BRANO FORNITO ▸
====
Vi lasciamo alle vacanze estive con un’intervista al Maestro Ishido, che non credo abbia bisogno di nessuna presentazione. Leggere le parole del Maestro è sempre emozionante ed è fonte di riflessioni importanti. Abbiamo tutto il mese di Agosto per lasciarle maturare dento di noi, leggetele e rileggetele con attenzione.

Voglio ovviamente ringraziare il Maestro Ishido per la pazienza e diponibilità che ha sempre avuto con noi, Gabriele per aver avuto questa idea, aver impostato l’intervista e averla tradotta in Italiano a quattro mani con Anna Rosolini, Aurélien per averla materialmente realizzata in dojo a Kawasaki e averla pazientemente tradotta per noi. Grazie infinite per questo lavoro. In questo momento in cui i contatti con il Giappone sono limitati è importante mantenere vivo dentro di noi l’entusiasmo e trovare altre forme di studio e relazione.

Ne approfitto per ringraziare anche tutta la Redazione Kiryoku per l’immenso lavoro svolto fino ad oggi.

Buone vacanze e buonissima lettura, ma rimanete vigili perché le sorprese di questa fantastica redazione non sono finite… ci leggiamo a Settembre.

Claudio Zanoni

Nota dell’intervistatore: l’intervista è stata condotta nel modo abituale in Giappone: l’intervistato ha risposto a parole e l’intervistatore successivamente trascrive i contenuti (o, come in questo caso, li traduce) sulla base dei propri appunti o registrazioni. Di conseguenza le risposte non sono necessariamente parola per parola ma sono parafrasi che illustrano nel modo più accurato possibile quanto Ishido Sensei intende. Qualsiasi errore o frantendimento sono miei

Nota dei traduttori: abbiamo tradotto in italiano la trascrizione con traduzione di Aurelien Nacrour sensei, cercando di rendere in italiano nel modo più corretto possibile. Ogni errore di traduzione è nostro.

Intervista a Ishido Sensei

Sui fondamenti…

Purtroppo solo poche delle sue interviste sono state tradotte in altre lingue, ma in alcune di queste menziona brevemente suo padre, O sensei, Ishido Sadataro. Può descrivere in maggiore dettaglio che tipo di insegnante è stato per lei?

Era molto un idealista. Era anche molto severo ma premuroso e incoraggiante, mi diceva spesso “va bene, ci puoi riuscire”.

Durante la sua crescita iniziale nel budō, ha avuto qualche “modello”, qualche fonte di ispirazione oppure obiettivo che l’ha spronata alla pratica e a progredire sempre di più?
====
RIGHE DI DATI ▸
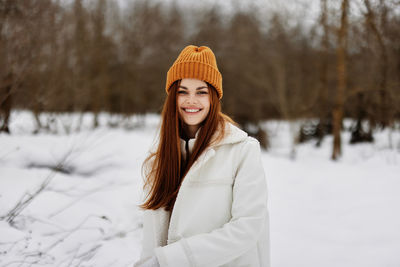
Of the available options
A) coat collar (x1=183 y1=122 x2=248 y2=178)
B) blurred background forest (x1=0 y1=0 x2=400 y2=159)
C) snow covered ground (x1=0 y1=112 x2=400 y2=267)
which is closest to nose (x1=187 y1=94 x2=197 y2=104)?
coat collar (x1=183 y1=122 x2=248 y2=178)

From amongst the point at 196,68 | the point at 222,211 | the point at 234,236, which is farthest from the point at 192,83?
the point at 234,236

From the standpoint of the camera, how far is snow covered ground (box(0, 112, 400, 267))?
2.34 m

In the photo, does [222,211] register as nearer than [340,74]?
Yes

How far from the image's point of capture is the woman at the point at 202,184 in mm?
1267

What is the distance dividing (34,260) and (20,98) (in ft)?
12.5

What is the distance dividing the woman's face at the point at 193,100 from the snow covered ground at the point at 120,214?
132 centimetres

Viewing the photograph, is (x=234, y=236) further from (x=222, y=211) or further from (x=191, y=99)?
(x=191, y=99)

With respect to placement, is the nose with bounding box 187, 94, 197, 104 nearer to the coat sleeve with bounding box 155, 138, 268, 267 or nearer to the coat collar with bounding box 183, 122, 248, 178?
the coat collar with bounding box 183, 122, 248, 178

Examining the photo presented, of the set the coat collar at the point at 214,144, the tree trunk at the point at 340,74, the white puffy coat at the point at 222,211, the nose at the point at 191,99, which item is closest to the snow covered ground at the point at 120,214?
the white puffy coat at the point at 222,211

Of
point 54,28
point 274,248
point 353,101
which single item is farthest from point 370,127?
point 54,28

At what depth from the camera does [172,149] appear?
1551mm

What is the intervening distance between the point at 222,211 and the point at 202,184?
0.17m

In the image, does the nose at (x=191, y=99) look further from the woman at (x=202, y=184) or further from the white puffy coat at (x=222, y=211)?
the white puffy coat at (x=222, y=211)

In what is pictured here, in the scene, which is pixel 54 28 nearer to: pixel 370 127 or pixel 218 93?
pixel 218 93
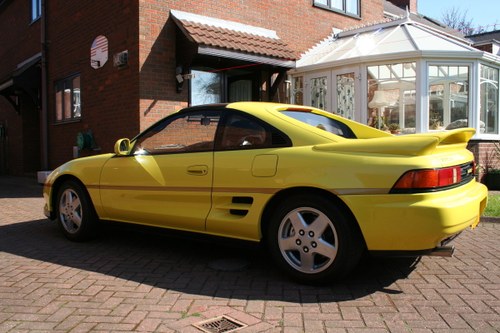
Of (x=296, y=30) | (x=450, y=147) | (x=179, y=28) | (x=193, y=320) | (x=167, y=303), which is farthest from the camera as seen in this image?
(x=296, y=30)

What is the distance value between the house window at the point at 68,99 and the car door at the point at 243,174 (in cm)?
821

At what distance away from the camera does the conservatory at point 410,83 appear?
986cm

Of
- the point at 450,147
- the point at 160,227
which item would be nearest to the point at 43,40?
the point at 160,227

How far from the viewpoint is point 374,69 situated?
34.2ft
====
CONSEGNA 1 ▸ Riproduci fedelmente il passo dell'intervista a Ishido Sensei che comincia con "Sui fondamenti…" e termina con "sempre di più?".
CONSEGNA 2 ▸ Per favore, prosegui l'intervista a Ishido Sensei dopo l'ultima frase presente.

RISPOSTA 1 ▸
Sui fondamenti…

Purtroppo solo poche delle sue interviste sono state tradotte in altre lingue, ma in alcune di queste menziona brevemente suo padre, O sensei, Ishido Sadataro. Può descrivere in maggiore dettaglio che tipo di insegnante è stato per lei?

Era molto un idealista. Era anche molto severo ma premuroso e incoraggiante, mi diceva spesso “va bene, ci puoi riuscire”.

Durante la sua crescita iniziale nel budō, ha avuto qualche “modello”, qualche fonte di ispirazione oppure obiettivo che l’ha spronata alla pratica e a progredire sempre di più?

RISPOSTA 2 ▸
All’inizio cominciai a studiare kendo con mio padre dall’età di 5 anni, e iniziai con lo iaido più tardi, a 10 anni. Da quell’epoca ricordo Sano [Shigenori] Sensei, che viveva a Yokosuka ed era parte dell’All Japan Iaidō Federation (AJIF), che praticava uno iaido magnifico, in particolare il noto, ma principalmente mi insegnava mio padre. Fino al 7 dan, mi allenavo solo quanto bastava per superare il grado successivo (circa un paio d’ore al mese), ma andai a vedere il Taikai dell’All Japan Iaidō Federation, in novembre a Fukushima il giorno prima del mio esame per 7 dan, e notai Kawaguchi [Toshihiko] Sensei, che arrivò secondo nella categoria 6 dan. Trovai il suo iaidō assolutamente splendido. Il giorno successivo, quando mi presentai all’esame, all’età di 31 anni ero il primo della mia pool, Kawaguchi Sensei (36 anni) era il secondo e Tamaki Atsushi Sensei (40 anni) era terzo. Tutti e tre fummo promossi e chiesi a Kawaguchi Sensei quanto si allenava ogni giorno e lui rispose “2-3 ore al giorno”. Come ho già detto, io mi allenavo 2 ore al mese, così cominciai a riflettere su quanto avrei potuto migliorare se avessi praticato ogni giorno. Dopo poco tempo ho incontrato Hashimoto Masatake sensei, Nukata Hisashi sensei e Sakamoto Kichiro sensei da Osaka, e sono stato influenzato da loro.

C’è stato qualche iaidoka (non sensei) che ha contribuito a mantenere la motivazione? 
Nella sua opinione, qual è l’atteggiamento corretto da adottare per progredire nello iaidō?

È un argomento molto difficile. Anche se lo iaidō è un budō, e in particolare un budō moderno (gendai budō), ora viene praticato come uno hobby e considerato tale, ma all’origine era nato come un lavoro. Nel periodo Edo (1603-1868) era un modo per proteggere la propria famiglia e la propria casa ma questo cominciò a cambiare nel periodo Meiji (1868-1912) quando il mondo dei guerrieri scomparve. Una parte di questi cambiamenti fu il calo drastico di scuole di budō da circa 600 alle 12 o 13 che attualmente esistono all’interno della ZNKR oltre ad altre 15 circa, credo, che rimangono fuori dalla ZNKR.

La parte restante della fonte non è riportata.